I attended the city of Lake Forest council meeting last night to observe the council reaction to a proposal from Scott Voigts, their newest member, on following the lead of Mission Viejo and other CA cities to mandate compliance with the E-Verify system by City vendors.

When we reached that area for closing council comments, Member Voigts asked for consensus from his peers to place this item on a future agenda.  Not getting consensus, his suggestion died. Having attended well over 100 city council meetings in cities around our state I was surprised that such a policy exists. In Mission Viejo any council member can contact the City Clerk prior to a future meeting, prepare a brief report explaining the issue, and ask that his or her proposal be added to a future Agenda.

Some of these council suggestions might have been campaign pledges in which they hope to get majority support from their peers. To shut down any council member proposal with the requirement of a consensus is virtually having a vote before the vote. Give the proponent an opportunity to publicly promote his or her Agenda item to the public and have an open recorded vote by your peers. I have witnessed many 1-4 and 2-3 votes over the past two decades. The right to force your peers to hear you out and cast their votes is what open government should include.

At a prior Lake Forest council meeting I heard Mayor Herzog tell the audience that Lake Forest does monitor the city vendors and should one fail to meet the requirements, that contract is terminated. Therefore he feels that E-Verify is unnecessary.

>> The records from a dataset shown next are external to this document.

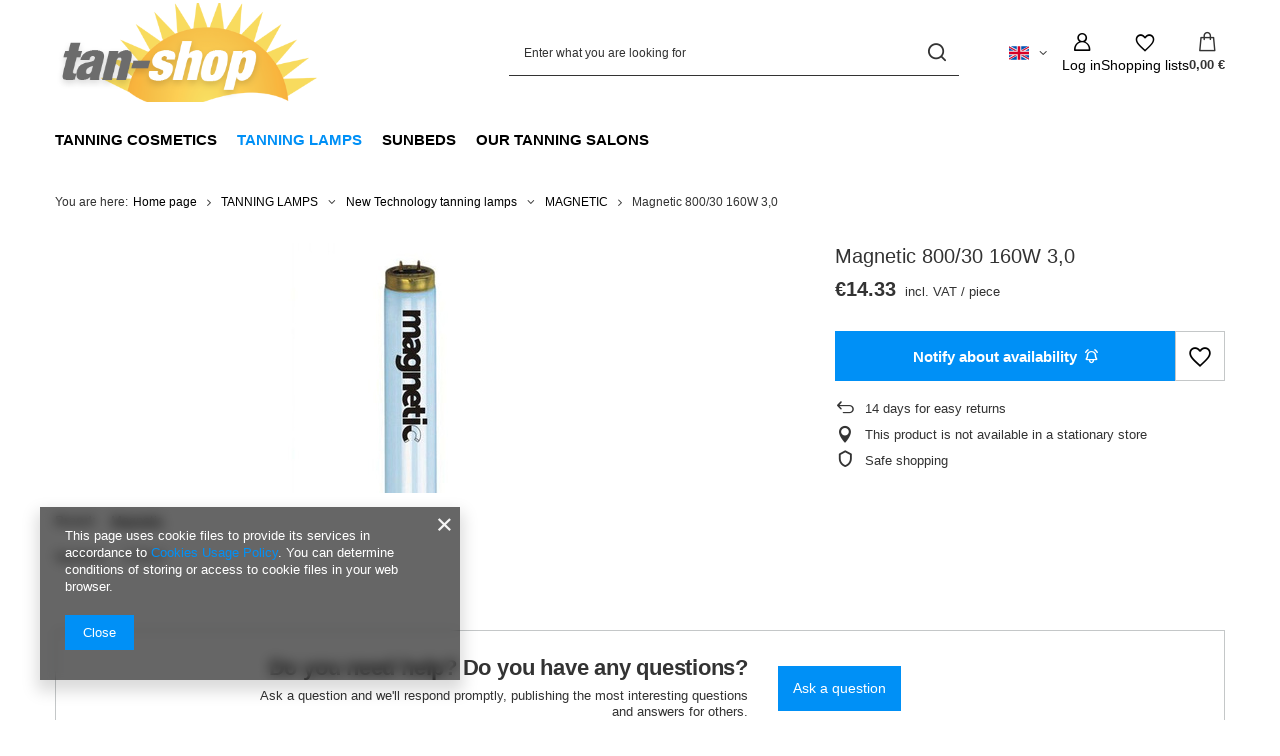

--- FILE ---
content_type: text/html; charset=utf-8
request_url: https://tan-shop.ie/ajax/projector.php?action=get&product=132&size=uniw&get=sizeprices,sizeavailability,sizedelivery
body_size: 228
content:
{"sizeprices":{"value":"14.33","price_formatted":"14,33\u00a0\u20ac","price_net":"11.65","price_net_formatted":"11,65\u00a0\u20ac","vat":"23","worth":"14.33","worth_net":"11.65","worth_formatted":"14,33\u00a0\u20ac","worth_net_formatted":"11,65\u00a0\u20ac","basket_enable":"y","special_offer":"false","rebate_code_active":"n","priceformula_error":"false"},"sizeavailability":{"visible":"y","status_description":"","status_gfx":"\/data\/lang\/eng\/available_graph\/graph_1_5.png","status":"disable","minimum_stock_of_product":"2","delay_time":{"unknown_delivery_time":"true"}},"sizedelivery":{"undefined":"false","shipping":"9.00","shipping_formatted":"9,00\u00a0\u20ac","limitfree":"0.00","limitfree_formatted":"0,00\u00a0\u20ac","shipping_change":"9.00","shipping_change_formatted":"9,00\u00a0\u20ac","change_type":"up"}}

To me the big picture is that any council member elected by a their citizens deserves the right to place items on future agendas. The irony is that Scott Voigts came in first in the November 2010 election. Not being actively involved in his campaign, I cannot say if supporting E-Verify was one of his campaign pledges.

For those not familiar with E-verify here is some background data:

1986:  Ronald Reagan’s The Immigration Reform and Control Act of 1986 (IRCA) required employers to verify that all newly-hired employees present “facially valid” documentation verifying the employee’s identity and his or her legal authorization to accept employment in the United States.  The I-9 form or more properly the Employment Eligibility Verification Form is provided by the federal government for that purpose. Every employee hired after November 6, 1986 must complete an I-9 form at the time of hire.

  • 1996:  Bill Clinton signs Executive Order 12989 That is titled, “Economy and Efficiency in Government Procurement Through Compliance With Certain Immigration and Naturalization Act Provisions”
  • 1997:  Pilot program for E-verify is created and used on a volunteer basis.
  • 2008: George W. Bush Executive Order 13465 which amends EO 12989 – “Economy and Efficiency in Government Procurement Through Compliance with Certain Immigration and Nationality Act Provisions and Use of an Electronic Employment Eligibility Verification System“.  This is in conjunction with the Federal Acquisition Regulation (FAR)

Page 3 of the current Mission Viejo Ordinance reads as follows:

Sec. 2.80.030 Application of requirements.

(a) The City shall enroll and participate in the E-verify Program, as amended. The City Manager shall oversee the City’s participation in this program and shall ensure that it is applied to all persons to be hired by the City as City Employees.

(b). As a condition for the award or renewal of any City Contract, Product, Contribution or grant to a Business Entity or Contractor after July 1, 2007, for which the reasonable value of the employment, labor or personal services shall exceed $30,000.00, the Business Entity or Contractor shall provide the City documentation affirming its enrollment and participation in the E-Verify program. The Business Entity or Contractor shall be required to continue its participation in the E-Verify program throughout the course of the business relationship with the City.

(e) The City Manager shall require not less than an annual audit of the contracts the City has entered into that are within the jurisdiction of this Chapter 2.80. In March and September of each calendar year the City Manager shall provide a written report to the City Council detailing the City’s review and enforcement program, including, but not limited to, a summary of the accomplished and proposed performance audits of Contractors and Business Entities, recommendations for further reviews ,if any, and any recommendations for program refinement that the City Manager has identified in the course of applying this Chapter 2.80.”